EXERCISE INPUT: Begin

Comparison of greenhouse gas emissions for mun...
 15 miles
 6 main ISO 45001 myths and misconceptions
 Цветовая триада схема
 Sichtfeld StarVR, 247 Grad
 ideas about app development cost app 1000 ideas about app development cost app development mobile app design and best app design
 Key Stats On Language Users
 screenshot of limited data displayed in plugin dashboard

EXERCISE INPUT: End

# [YOUR ASSIGNMENT]
Please copy the line holding "Цветовая триада схема" and all lines after it to the end of the records, exactly, and nothing else.

# [ANSWER BELOW]
 Цветовая триада схема
 Sichtfeld StarVR, 247 Grad
 ideas about app development cost app 1000 ideas about app development cost app development mobile app design and best app design
 Key Stats On Language Users
 screenshot of limited data displayed in plugin dashboard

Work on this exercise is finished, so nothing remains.